FIG. 4 is a flowchart illustrating a flow of processing to be executed by the data management apparatus 2000 according to the example embodiment 1. The data insertion unit 2020 acquires data 40 (S102). The data insertion unit 2020 determines, from among the data sets 20 already being stored in the first storage region 50 or the second storage region 60, whether there is a data set 20 into which the data 40 are to be inserted (S104). In a case where there is a data set 20 into which the data 40 are to be inserted (S104: YES), the data insertion unit 2020 inserts the data 40 into the data set 20 (S106). On the other hand, in a case where there is no data set 20 into which the data 40 are to be inserted (S104: YES), the data insertion unit 2020 generates a new data set 20 in the second storage region 60, and inserts the data 40 into the generated data set 20 (S108).

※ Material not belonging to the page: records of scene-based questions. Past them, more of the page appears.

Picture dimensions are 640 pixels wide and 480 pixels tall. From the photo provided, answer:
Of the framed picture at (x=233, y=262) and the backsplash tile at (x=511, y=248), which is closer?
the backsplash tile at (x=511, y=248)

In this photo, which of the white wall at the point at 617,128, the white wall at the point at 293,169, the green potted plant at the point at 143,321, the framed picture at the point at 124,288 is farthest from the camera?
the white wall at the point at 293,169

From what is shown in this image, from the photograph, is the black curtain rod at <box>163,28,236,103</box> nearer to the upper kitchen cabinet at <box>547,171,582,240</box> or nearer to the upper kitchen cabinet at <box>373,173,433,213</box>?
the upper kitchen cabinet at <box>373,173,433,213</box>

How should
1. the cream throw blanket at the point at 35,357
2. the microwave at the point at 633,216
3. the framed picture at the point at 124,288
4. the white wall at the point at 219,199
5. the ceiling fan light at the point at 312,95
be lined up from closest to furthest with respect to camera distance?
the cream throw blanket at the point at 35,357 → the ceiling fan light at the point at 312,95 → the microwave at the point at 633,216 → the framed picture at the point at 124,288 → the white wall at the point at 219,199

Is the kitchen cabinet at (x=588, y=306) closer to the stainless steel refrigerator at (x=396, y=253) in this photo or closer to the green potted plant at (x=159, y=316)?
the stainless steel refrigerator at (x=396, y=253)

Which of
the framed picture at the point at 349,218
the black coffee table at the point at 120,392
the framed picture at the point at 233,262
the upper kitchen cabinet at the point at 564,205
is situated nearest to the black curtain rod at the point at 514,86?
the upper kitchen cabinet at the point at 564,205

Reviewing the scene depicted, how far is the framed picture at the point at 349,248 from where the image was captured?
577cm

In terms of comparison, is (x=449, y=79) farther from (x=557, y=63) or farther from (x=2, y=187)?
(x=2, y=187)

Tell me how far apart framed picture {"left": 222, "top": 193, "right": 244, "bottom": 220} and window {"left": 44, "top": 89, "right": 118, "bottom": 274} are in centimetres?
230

The set insertion unit 2040 determines whether the insertion condition is satisfied (S110). In a case where the insertion condition is not satisfied (S110: NO), processing of FIG. 4 ends. On the other hand, in a case where the insertion condition is satisfied (S110: YES), the set insertion unit 2040 inserts, into the tree structure data 10, one or more of the data sets 20 stored in the second storage region 60 (S112).

<Example of Use Scene>

FIG. 5 is a diagram illustrating a more specific use scene of the data management apparatus 2000. In this example, information indicating an image feature of an object to be detected from moving image data is handled as data 40. Hereinafter, this is described more specifically.

An analyzing apparatus 120 acquires moving image data 112 generated by a camera 110, and performs an image analysis regarding each of moving image frames 114 constituting the moving image data 112. More specifically, the analyzing apparatus 120 detects an object from a moving image frame 114, and generates detection information being information relating to the object. For example, detection information is information including a detection time (generation time of a moving image frame), a position of an object on a moving image frame 114, and an image feature of an object. Detection information is generated regarding each object to be detected from a moving image frame 114.

The analyzing apparatus 120 transmits the detection information to the data management apparatus 2000. The data management apparatus 2000 (data insertion unit 2020) acquires the detection information as data 40. The data management apparatus 2000 performs management of data 40 in such a way that data 40 regarding a same object are included in a same data set 20. Note that, detection information to be acquired as data 40 by the data management apparatus 2000 may be limited to the one regarding an object of a specific type (e.g., a person).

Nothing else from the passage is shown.